Intro
We naturally enjoy comparing, ranking, and even labeling things as "The Greatest." This tendency spans virtually every area, including products, industries, and especially sports. Athletes are frequently ranked, but only a select few earn the prestigious distinction of being part of the "Greatest of All Time" (GOAT) conversation. For instance, NHL legend Wayne Gretzky famously carries the nickname "The Great One."
In the NFL, Tom Brady is widely regarded as the GOAT quarterback due to his unrivaled achievements across numerous statistical categories. However, many believe Patrick Mahomes' career trajectory is positioning him to potentially challenge Brady's status. Mahomes has already secured three Super Bowl victories and recently aimed to achieve something unprecedented: to win three consecutive Super Bowls. About a month ago, during Super Bowl LIX, Mahomes and the Kansas City Chiefs were handily defeated by the Philadelphia Eagles. Consequently, following Super Bowl LIX, the debate about the NFL's quarterback GOAT was once again a hot topic across sports media pundits.
Video examples from recent sports talk shows comparing Mahomes and Brady:
- ‘Mahomes will never be Tom Brady’, Did Super Bowl LIX end the GOAT debate?: https://www.youtube.com/watch?v=bt4kMkDq-7o
- Can Patrick Mahomes still catch Tom Brady in the GOAT-bate?: https://www.youtube.com/watch?v=6zAgYtXFOCA
- Tom Brady Is Still The GOAT, Not Patrick Mahomes: https://www.youtube.com/watch?v=Hv3PbMk9FDM
- Mahomes never had ‘better team’ in Super Bowl, unlike Tom Brady | Pro Football Talk: https://www.youtube.com/watch?v=1E8cP52ymz8
🗒️ Note: The videos selected above are illustrative of the recent NFL quarterback GOAT debate. These debate videos were recorded after the most recent Super Bowl LIX, which does give us additional information (Mahomes Super Bowl loss performance). However, these videos have recency bias that needs to be taken into consideration. In a few months, even if there aren't new NFL statistics to consider, the recency bias will have somewhat worn off.
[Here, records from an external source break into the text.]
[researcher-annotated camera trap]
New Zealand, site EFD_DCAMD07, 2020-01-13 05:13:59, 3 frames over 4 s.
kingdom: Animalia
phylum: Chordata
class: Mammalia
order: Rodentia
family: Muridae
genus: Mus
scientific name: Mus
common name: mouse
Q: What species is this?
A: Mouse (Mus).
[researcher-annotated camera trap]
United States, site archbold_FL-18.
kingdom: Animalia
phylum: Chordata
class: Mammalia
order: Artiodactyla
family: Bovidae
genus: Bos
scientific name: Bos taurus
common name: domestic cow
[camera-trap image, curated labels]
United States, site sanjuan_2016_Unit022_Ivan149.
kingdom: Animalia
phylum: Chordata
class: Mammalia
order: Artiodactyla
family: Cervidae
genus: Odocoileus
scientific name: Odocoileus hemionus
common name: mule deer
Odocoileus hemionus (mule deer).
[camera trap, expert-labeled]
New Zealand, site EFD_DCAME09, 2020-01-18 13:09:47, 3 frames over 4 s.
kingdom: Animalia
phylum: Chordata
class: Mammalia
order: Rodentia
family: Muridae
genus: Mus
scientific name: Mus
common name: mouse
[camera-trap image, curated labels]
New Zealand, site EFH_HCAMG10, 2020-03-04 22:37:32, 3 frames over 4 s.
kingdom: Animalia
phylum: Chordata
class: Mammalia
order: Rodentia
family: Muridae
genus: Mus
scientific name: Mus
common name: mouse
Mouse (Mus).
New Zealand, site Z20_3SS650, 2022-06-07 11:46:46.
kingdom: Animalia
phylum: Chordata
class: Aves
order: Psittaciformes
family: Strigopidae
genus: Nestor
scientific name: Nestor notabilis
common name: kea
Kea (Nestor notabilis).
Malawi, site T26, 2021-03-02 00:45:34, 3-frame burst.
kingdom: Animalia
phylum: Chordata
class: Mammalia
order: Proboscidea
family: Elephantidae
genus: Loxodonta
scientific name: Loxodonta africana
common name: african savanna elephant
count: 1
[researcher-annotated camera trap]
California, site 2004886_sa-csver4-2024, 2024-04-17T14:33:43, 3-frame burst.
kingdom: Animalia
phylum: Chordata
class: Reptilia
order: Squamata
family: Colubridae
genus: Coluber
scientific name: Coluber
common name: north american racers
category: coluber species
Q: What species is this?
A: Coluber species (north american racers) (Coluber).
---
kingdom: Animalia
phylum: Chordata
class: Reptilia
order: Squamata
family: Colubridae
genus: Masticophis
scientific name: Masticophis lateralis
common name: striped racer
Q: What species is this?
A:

We have seen what the sports media has to say about the Brady vs Mahomes debate. I thought it would be interesting to have Generative AI provide an analysis, forecast, and opinion of its own! In the next few sections, we will see how this can easily be approached with AI, potential optimizations and similar advanced implementations that can be done.
Background on Generative AI Approach
Artificial Intelligence will be used to demonstrate the research process and final probabilistic forecast. All the tools that will be used to generate this comparison can be found in OpenAI's ChatGPT platform (ChatGPT.com). Specifically, the following features were used:
- OpenAI GPT 4.5 Research Preview Model
- Basic Prompt Engineering (kept to a minimum to give AI the most autonomy)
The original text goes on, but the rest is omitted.